Johan, son col­lège, sur­git dans la chambre. Un mes­sage a été capté par le Cen­tral, mes­sage annon­çant son arri­vée sur Éme­raude et qui a déclen­ché le départ de trois Cepodes vers Pink-Moon. Il doit enquê­ter sur la dis­pa­ri­tion de soixante-dix per­sonnes en marge des auto­ri­tés offi­cielles. Cette affaire prend un tour encore plus dra­ma­tique quand Inès est enle­vée. Michel a le sen­ti­ment que l’ennemi connaît tous ses faits et gestes. Cap­turé et vic­time d’expérimentations cruelles, le pire est encore à venir…

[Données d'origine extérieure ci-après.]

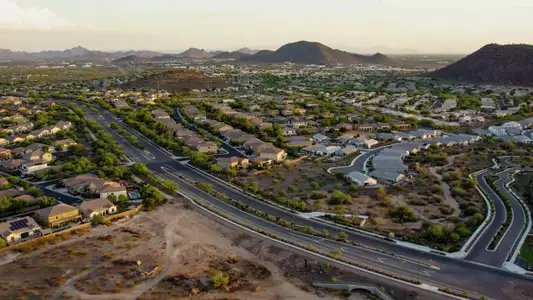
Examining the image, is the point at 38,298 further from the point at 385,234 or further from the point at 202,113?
the point at 202,113

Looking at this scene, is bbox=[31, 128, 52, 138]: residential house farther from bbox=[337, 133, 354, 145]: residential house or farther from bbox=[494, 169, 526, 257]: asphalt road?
bbox=[494, 169, 526, 257]: asphalt road

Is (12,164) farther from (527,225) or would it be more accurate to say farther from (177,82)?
(177,82)

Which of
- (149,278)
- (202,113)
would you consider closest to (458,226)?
(149,278)

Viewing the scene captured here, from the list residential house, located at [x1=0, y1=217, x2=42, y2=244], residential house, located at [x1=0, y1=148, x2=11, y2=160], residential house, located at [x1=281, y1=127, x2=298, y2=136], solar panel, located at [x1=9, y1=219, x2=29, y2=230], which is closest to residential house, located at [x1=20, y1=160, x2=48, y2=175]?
residential house, located at [x1=0, y1=148, x2=11, y2=160]

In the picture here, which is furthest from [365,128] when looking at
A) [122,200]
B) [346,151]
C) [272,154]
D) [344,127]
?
[122,200]

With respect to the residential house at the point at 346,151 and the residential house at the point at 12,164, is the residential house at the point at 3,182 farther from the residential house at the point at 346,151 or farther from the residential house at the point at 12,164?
the residential house at the point at 346,151
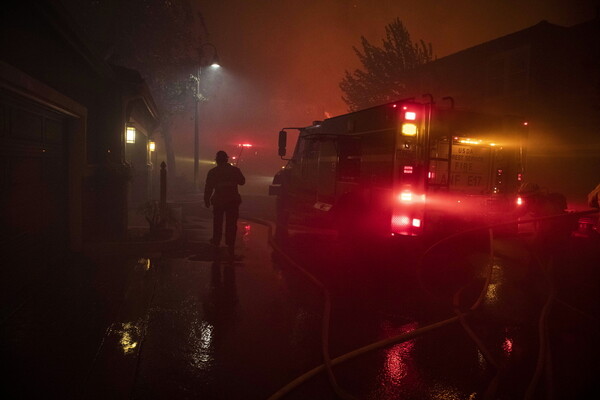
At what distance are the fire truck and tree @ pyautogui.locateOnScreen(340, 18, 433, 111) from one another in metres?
17.3

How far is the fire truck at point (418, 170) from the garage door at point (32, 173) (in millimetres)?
4593

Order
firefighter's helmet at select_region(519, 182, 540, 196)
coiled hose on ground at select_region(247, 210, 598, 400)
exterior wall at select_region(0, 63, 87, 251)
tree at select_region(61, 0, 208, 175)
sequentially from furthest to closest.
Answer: tree at select_region(61, 0, 208, 175)
firefighter's helmet at select_region(519, 182, 540, 196)
exterior wall at select_region(0, 63, 87, 251)
coiled hose on ground at select_region(247, 210, 598, 400)

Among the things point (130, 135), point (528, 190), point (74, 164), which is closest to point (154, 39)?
point (130, 135)

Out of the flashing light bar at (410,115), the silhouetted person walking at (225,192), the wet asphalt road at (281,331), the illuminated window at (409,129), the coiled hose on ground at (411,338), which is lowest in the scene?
the wet asphalt road at (281,331)

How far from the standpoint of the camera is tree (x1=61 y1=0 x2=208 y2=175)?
19250mm

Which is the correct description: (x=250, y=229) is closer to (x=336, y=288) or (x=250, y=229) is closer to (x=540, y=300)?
(x=336, y=288)

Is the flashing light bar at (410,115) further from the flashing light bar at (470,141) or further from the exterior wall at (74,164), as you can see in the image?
the exterior wall at (74,164)

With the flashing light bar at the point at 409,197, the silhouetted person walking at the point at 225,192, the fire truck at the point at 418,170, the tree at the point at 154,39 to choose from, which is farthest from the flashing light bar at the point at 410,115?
the tree at the point at 154,39

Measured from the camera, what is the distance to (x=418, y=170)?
6.86 meters

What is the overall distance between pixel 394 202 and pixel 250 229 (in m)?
5.77

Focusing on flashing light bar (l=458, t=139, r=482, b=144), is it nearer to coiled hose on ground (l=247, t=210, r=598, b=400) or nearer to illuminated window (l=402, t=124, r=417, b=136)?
Answer: illuminated window (l=402, t=124, r=417, b=136)

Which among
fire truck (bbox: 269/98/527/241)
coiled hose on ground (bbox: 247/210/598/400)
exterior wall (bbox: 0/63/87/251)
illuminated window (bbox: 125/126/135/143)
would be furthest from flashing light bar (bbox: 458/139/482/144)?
illuminated window (bbox: 125/126/135/143)

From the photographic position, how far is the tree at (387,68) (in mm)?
24312

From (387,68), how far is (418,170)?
19.7 m
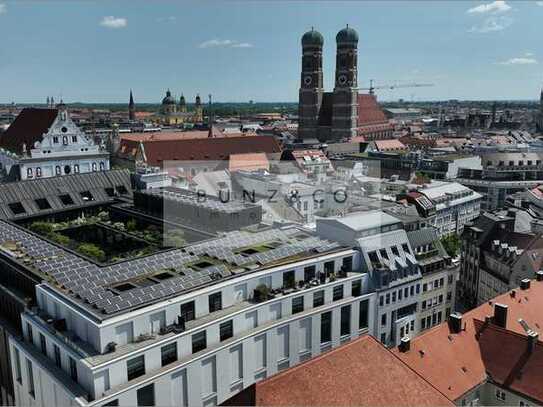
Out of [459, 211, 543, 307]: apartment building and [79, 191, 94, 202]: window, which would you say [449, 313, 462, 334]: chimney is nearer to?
[459, 211, 543, 307]: apartment building

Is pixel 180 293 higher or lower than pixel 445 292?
higher

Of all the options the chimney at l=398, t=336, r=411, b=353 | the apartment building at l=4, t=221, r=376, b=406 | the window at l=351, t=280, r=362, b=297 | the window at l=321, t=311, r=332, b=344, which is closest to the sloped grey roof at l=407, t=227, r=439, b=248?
the apartment building at l=4, t=221, r=376, b=406

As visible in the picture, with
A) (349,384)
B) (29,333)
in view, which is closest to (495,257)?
(349,384)

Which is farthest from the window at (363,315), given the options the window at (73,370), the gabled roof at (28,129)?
the gabled roof at (28,129)

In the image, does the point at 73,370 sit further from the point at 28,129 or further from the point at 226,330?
the point at 28,129

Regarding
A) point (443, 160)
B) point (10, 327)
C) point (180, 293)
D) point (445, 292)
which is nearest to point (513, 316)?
point (445, 292)

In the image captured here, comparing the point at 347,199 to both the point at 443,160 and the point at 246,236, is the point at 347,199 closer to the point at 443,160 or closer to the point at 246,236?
the point at 246,236
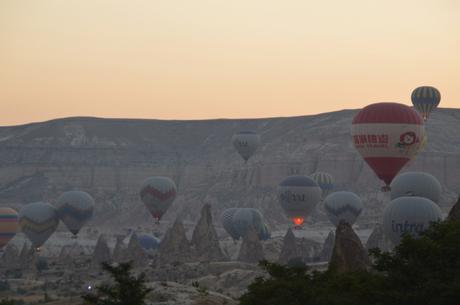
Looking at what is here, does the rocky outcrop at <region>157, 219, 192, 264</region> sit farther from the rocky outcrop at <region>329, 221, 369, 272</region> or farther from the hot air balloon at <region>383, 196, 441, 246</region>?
the rocky outcrop at <region>329, 221, 369, 272</region>

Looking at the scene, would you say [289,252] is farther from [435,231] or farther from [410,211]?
[435,231]

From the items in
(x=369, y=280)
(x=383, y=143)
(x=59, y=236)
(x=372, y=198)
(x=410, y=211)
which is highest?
(x=372, y=198)

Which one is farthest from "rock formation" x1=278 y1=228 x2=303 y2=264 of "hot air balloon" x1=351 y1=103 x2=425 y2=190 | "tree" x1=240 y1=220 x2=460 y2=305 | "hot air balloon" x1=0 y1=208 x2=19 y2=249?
"tree" x1=240 y1=220 x2=460 y2=305

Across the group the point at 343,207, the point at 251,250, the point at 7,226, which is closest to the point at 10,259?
the point at 7,226

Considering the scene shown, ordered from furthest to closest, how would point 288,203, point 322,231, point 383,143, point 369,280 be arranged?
point 322,231, point 288,203, point 383,143, point 369,280

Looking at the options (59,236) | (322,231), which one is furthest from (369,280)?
(59,236)
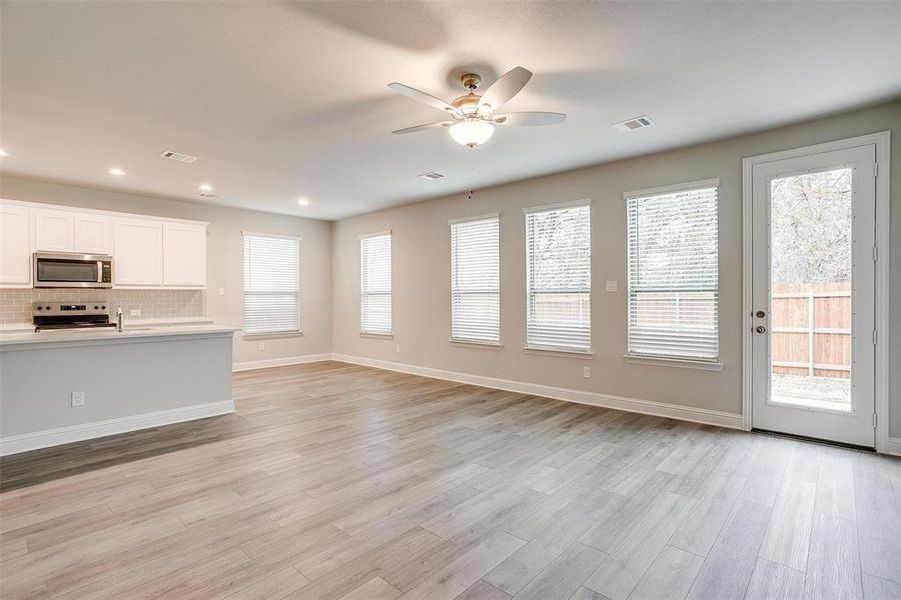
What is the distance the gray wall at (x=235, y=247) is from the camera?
19.2 feet

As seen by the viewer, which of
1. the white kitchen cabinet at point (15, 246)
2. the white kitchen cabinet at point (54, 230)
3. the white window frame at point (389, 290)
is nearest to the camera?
the white kitchen cabinet at point (15, 246)

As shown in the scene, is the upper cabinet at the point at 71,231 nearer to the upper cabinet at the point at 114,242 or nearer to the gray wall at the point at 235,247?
the upper cabinet at the point at 114,242

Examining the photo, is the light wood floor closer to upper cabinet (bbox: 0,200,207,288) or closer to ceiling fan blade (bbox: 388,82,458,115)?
ceiling fan blade (bbox: 388,82,458,115)

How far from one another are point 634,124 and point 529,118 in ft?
4.70

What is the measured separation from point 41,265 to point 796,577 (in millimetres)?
7469

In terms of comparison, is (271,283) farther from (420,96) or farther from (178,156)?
(420,96)

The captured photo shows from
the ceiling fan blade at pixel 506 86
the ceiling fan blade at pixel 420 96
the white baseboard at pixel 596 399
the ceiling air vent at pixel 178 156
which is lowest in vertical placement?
the white baseboard at pixel 596 399

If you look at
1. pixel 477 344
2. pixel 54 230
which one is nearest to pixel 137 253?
pixel 54 230

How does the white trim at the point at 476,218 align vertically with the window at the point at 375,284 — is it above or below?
above

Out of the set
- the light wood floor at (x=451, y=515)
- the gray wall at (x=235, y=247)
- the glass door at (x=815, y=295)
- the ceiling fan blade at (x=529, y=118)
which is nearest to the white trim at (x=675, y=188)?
the glass door at (x=815, y=295)

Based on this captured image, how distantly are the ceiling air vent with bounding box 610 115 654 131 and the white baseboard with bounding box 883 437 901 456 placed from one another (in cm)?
320

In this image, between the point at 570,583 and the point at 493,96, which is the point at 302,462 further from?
the point at 493,96

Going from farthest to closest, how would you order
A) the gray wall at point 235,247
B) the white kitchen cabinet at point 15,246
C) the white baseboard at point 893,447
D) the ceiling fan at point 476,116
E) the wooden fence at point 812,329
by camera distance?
the gray wall at point 235,247, the white kitchen cabinet at point 15,246, the wooden fence at point 812,329, the white baseboard at point 893,447, the ceiling fan at point 476,116

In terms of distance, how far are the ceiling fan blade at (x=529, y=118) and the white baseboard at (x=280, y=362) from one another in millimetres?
6291
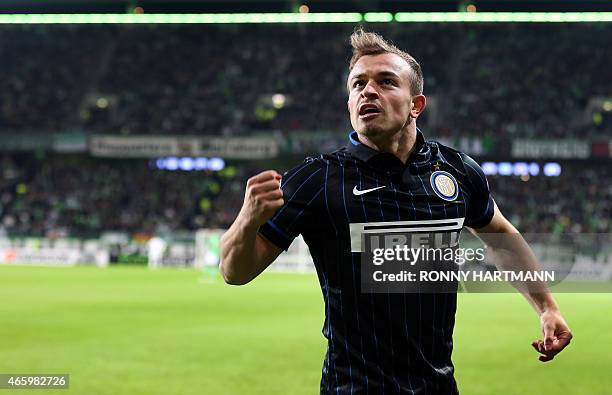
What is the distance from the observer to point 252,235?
9.60 ft

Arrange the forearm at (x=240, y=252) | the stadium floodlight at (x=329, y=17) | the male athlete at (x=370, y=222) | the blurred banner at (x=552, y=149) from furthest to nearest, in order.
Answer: the blurred banner at (x=552, y=149)
the stadium floodlight at (x=329, y=17)
the male athlete at (x=370, y=222)
the forearm at (x=240, y=252)

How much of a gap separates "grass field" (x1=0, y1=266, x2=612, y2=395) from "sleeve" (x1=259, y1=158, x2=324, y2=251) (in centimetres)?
513

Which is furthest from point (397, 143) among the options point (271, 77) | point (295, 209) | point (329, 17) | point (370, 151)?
point (271, 77)

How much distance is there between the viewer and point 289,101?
4303 cm

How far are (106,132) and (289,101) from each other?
9666 mm

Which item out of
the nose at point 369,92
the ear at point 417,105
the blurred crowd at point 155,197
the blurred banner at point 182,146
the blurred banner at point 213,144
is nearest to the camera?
the nose at point 369,92

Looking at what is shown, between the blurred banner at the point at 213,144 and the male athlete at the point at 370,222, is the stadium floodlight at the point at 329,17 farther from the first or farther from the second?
the male athlete at the point at 370,222

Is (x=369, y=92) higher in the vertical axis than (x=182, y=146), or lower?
lower

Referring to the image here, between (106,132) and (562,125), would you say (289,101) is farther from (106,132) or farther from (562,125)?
(562,125)

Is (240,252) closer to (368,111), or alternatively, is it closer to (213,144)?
(368,111)

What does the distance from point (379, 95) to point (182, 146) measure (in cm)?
3733

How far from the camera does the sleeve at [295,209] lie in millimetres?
3135

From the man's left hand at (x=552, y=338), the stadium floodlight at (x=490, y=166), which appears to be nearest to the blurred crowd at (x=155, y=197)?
the stadium floodlight at (x=490, y=166)

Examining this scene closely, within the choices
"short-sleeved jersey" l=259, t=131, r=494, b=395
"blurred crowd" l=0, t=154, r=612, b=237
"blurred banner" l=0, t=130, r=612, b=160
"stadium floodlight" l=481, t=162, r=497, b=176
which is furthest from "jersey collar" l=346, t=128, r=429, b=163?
"stadium floodlight" l=481, t=162, r=497, b=176
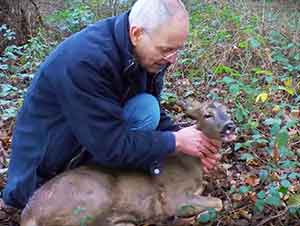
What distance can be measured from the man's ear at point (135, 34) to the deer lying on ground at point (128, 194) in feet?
1.45

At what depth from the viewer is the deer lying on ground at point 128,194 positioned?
2.87m

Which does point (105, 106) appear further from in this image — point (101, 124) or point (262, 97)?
point (262, 97)

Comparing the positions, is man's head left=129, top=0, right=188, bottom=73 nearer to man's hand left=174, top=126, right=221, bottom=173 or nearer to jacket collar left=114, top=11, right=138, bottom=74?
jacket collar left=114, top=11, right=138, bottom=74

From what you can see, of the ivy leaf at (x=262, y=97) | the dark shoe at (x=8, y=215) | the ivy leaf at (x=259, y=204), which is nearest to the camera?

Les ayants droit de Ste­fan Wul per­mettent une adap­ta­tion libre des œuvres et Dobbs ne s’est pas privé de cette liberté qui lui a donné la pos­si­bi­lité d’aller encore plus loin que Wul dans la thé­ma­tique du voyage inté­rieur. Il joue, avec Maistre, sur une situa­tion com­plexe qui repose sur nombre d’éléments psy­cho­lo­giques, sur la mani­pu­la­tion men­tale, pour pro­po­ser une double lec­ture, aller vers un happy end plus cynique que l’original. Il expli­cite, d’ailleurs, sa démarche dans une post­face pas­sion­nante.
Le tra­vail de Sté­phane Per­ger (des­sin et cou­leurs) est bluf­fant. Il pro­pose des com­po­si­tions de planches psy­ché­dé­liques et réus­sit à trans­mettre toutes les étapes céré­brales du héros, les dif­fé­rentes phases plus ou moins mou­ve­men­tées de ce voyage, de cette Odys­sée sous contrôle. Il a choisi d’utiliser : “des cou­leurs qui naviguent entre dif­fé­rentes nuances de magenta, d’indigo, de parme et de vio­let”, pour  “faire réfé­rence à la ges­ta­tion, à la peau, au cocon, à l’organique.” Il en résulte une mise en images inha­bi­tuelle avec une cohé­rence remar­quable entre un des­sin au trait fin et des cou­leurs qui donnent de l’ampleur, du volume, de la vie.

Un bien bel album, sans doute un des meilleurs de la série.

serge per­raud

Dobbs (scé­na­rio d’après le roman de Ste­fan Wul) & Sté­phane Per­ger (des­sin et cou­leurs), Odys­sée sous contrôle, Ankama, coll. “Les Uni­vers de ste­fan Wul”, sep­tembre 2016, 64 p. – 14,90 €.